:: Data ::
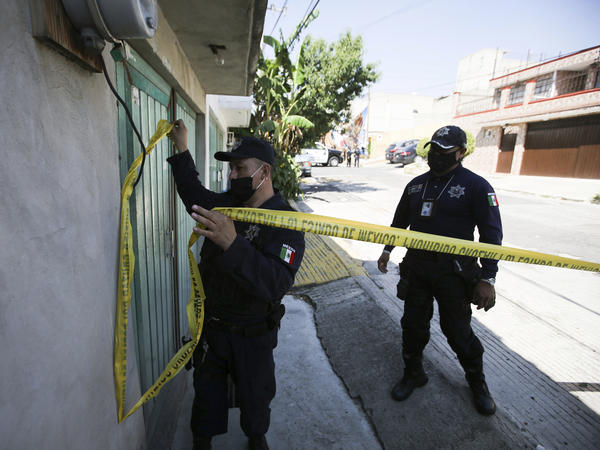 Police mark a security perimeter around the house where bones were found under the floor in the Atizapan municipality of the State of Mexico, on May 20, 2021. Police have turned up bones and other evidence under the floor of the house where a man was arrested for allegedly stabbing a woman to death and hacking up her body.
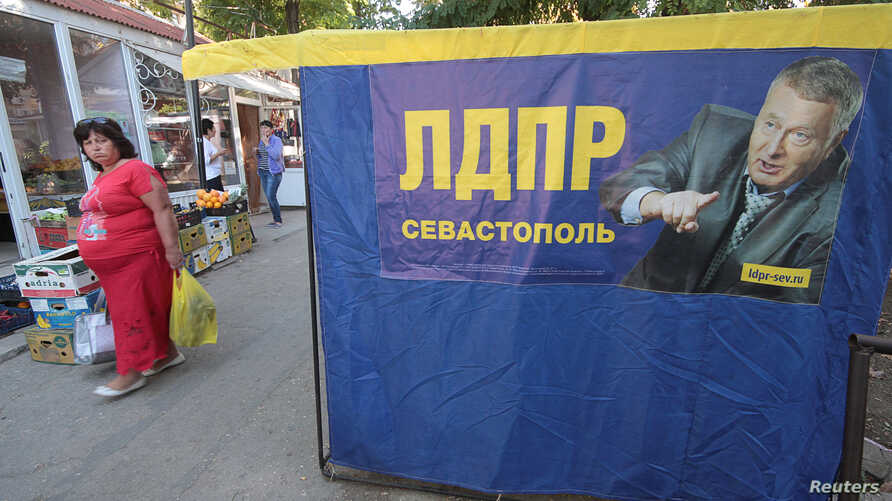 A woman walks past an election campaign poster of Vladimir Zhirinovsky, leader of Russian Liberal Democratic party, ahead of Sept. 18 parliamentary elections in the Black Sea port of Sevastopol, Crimea, Sept. 16, 2016.
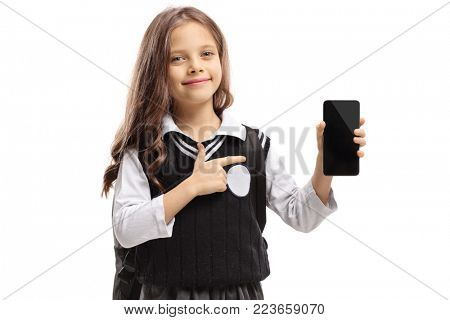 Little schoolgirl holding a phone and pointing isolated on white background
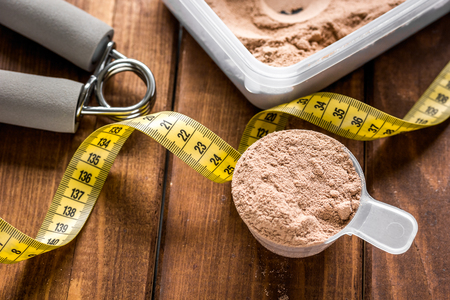 Sport diet nutrition and fitness equipment , bars and measure tape on wooden background Archivio Fotografico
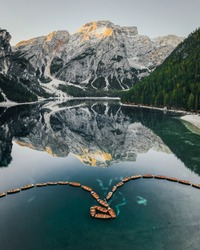 Beautiful view of the mountain lago di Braies in the Dolomites. Mirror reflection of a mountain in a lake. Morning mountain summer landscape of boats on the water.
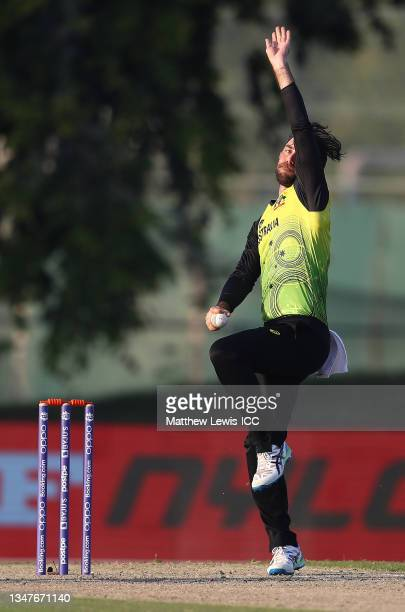 Glenn Maxwell of Australia in bowling action during the India and Australia warm Up Match prior to the ICC Men's T20 World Cup at on October 20, 2021...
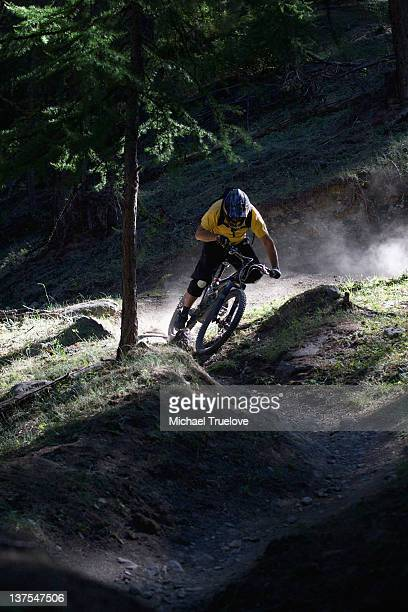 mountain biker on dirt path - mountain bike stock pictures, royalty-free photos & images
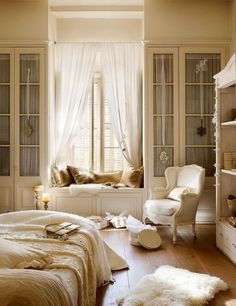 Romantic White Bedroom with a Window Seat
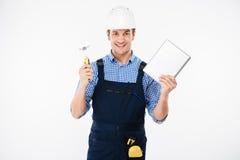 Szczęśliwy męski budowniczy pokazuje kciuk up i trzyma komputer osobisty pastylkę Obrazy Stock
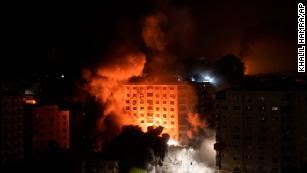 Smoke caused by Israeli airstrikes are seen at a residential building in Gaza City.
:::
◆ Directions for this task
Please write out exactly the lines starting at the one that contains "Glenn Maxwell of" and ending with the final line of the entries, both ends included. Do not write out any pictures.

◆ Final answer
 Glenn Maxwell of Australia in bowling action during the India and Australia warm Up Match prior to the ICC Men's T20 World Cup at on October 20, 2021...
 mountain biker on dirt path - mountain bike stock pictures, royalty-free photos & images
 Romantic White Bedroom with a Window Seat
 Szczęśliwy męski budowniczy pokazuje kciuk up i trzyma komputer osobisty pastylkę Obrazy Stock
 Smoke caused by Israeli airstrikes are seen at a residential building in Gaza City.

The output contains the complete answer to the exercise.